La secrétaire, consternée, lui adressait des mimiques affolées.
— C’est vous, Taride ? demanda le Corse.
— Qui êtes-vous ? coupa le publiciste.
— Un ami qui vous veut du bien, ricana le Corse.
Il se tourna vers la vieille fille.
— Ça va, mon lapin, taillez-vous, fit aimablement le Dingo.
Le Corse s’était approché de Taride.
— Excusez l’entrée en matière, murmura-t-il, mais on est en rogne. On voudrait vous causer de votre femme. On a des trucs passionnants à vous dire sur elle.
Taride se rembrunit.
— Laissez-nous, Marthe, lança-t-il à sa fidèle secrétaire.
Elle protesta.
— Je n’aime pas la façon de ces messieurs… Voulez-vous que j’aille prévenir un agent ?
— Et puis quoi encore ! tonna le Corse.
Et se tournant vers Taride :
— Elle vous prend pour un peigne-cul ! Un type comme vous, c’est carrément au préfet de police qu’il s’adresse en cas de besoin, non ?
— Voyons, Marthe, je vous dis que vous pouvez partir…
— J’ai du travail à terminer, trancha-t-elle en s’asseyant avec détermination derrière son bureau.
Taride sentit que la scène tournait au grotesque.
— Entrez ! dit-il aux arrivants.
Ils pénétrèrent dans le luxueux bureau, vaguement intimidés par l’atmosphère de ce lieu qui leur était étranger.
— Asseyez-vous !
Le Dingo s’approcha de la vaste baie munie de stores en plastique.
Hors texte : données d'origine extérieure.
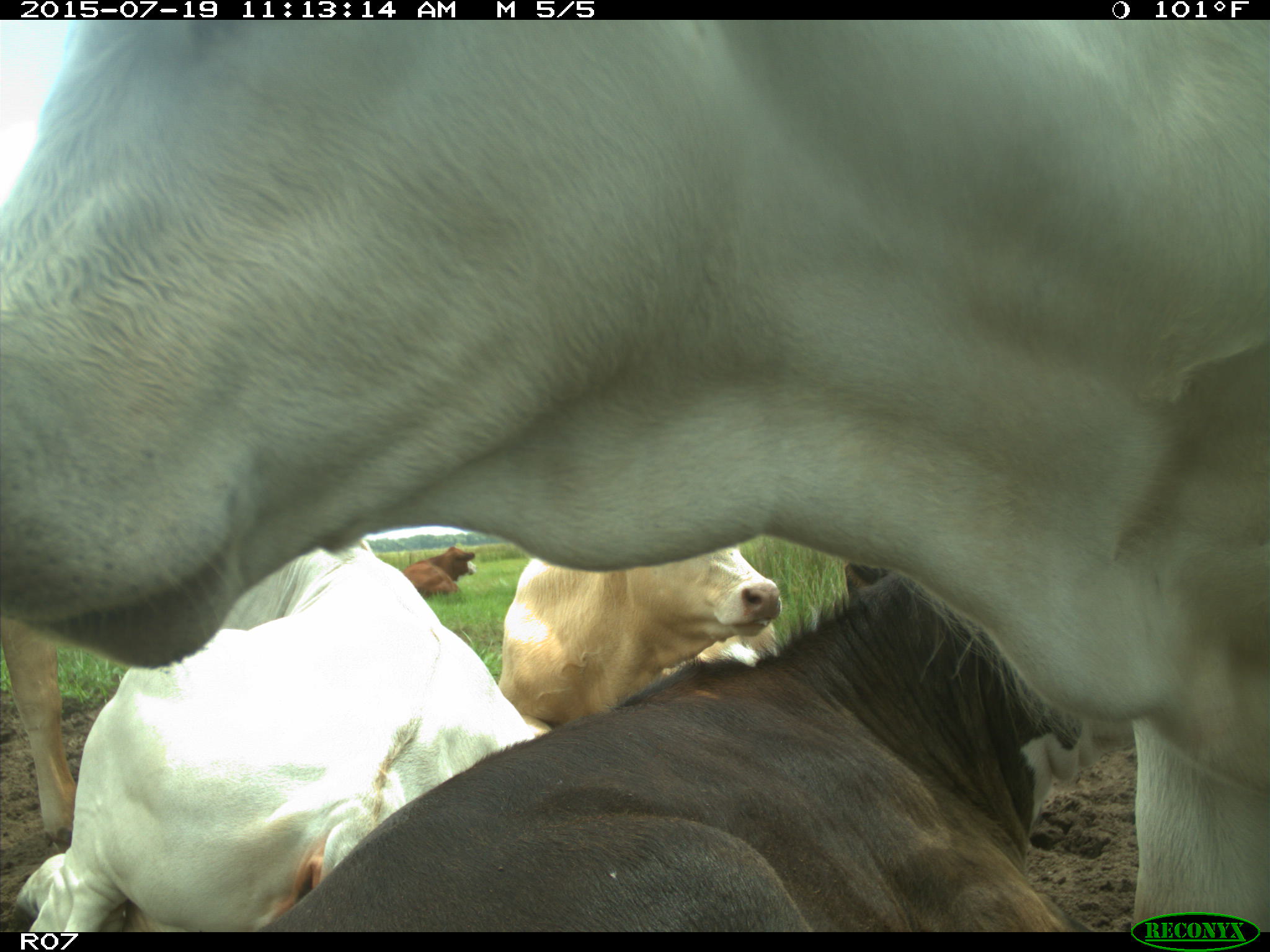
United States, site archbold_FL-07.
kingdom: Animalia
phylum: Chordata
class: Mammalia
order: Artiodactyla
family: Bovidae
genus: Bos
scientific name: Bos taurus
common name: domestic cow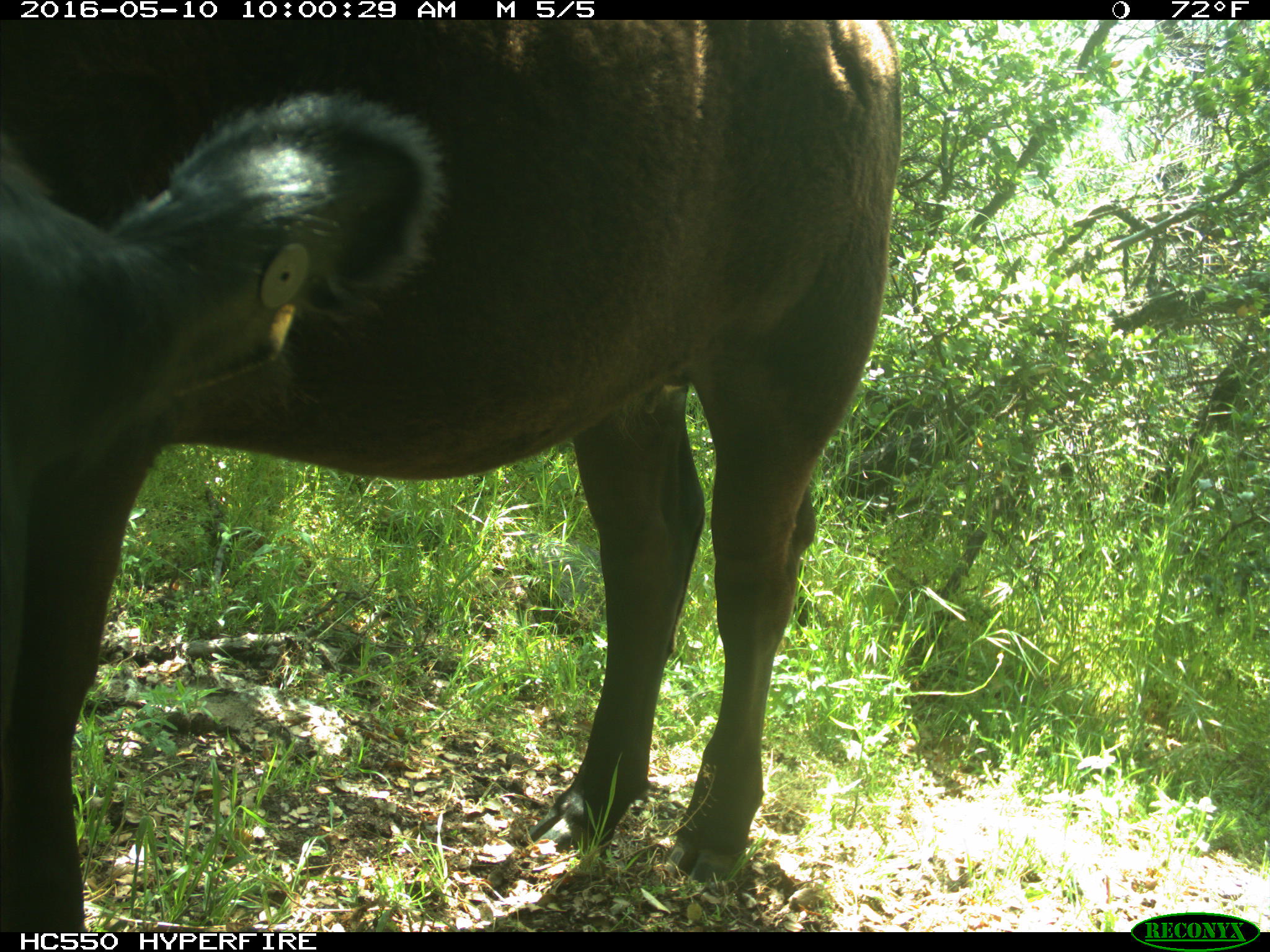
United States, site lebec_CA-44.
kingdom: Animalia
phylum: Chordata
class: Mammalia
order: Artiodactyla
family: Bovidae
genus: Bos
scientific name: Bos taurus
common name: domestic cow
Bos taurus (domestic cow).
Il abaissa l’une des lattes avec le doigt et se gava de la perspective plongeante sur le carrefour Champs-Elysées-Georges-V.
Le Corse s’installa dans un fauteuil, posa son chapeau sur le sommet de son genou, suivant une vieille habitude.
Il était très fier de ses chaussettes vertes à rayures rouges et les montrait quand l’occasion se présentait.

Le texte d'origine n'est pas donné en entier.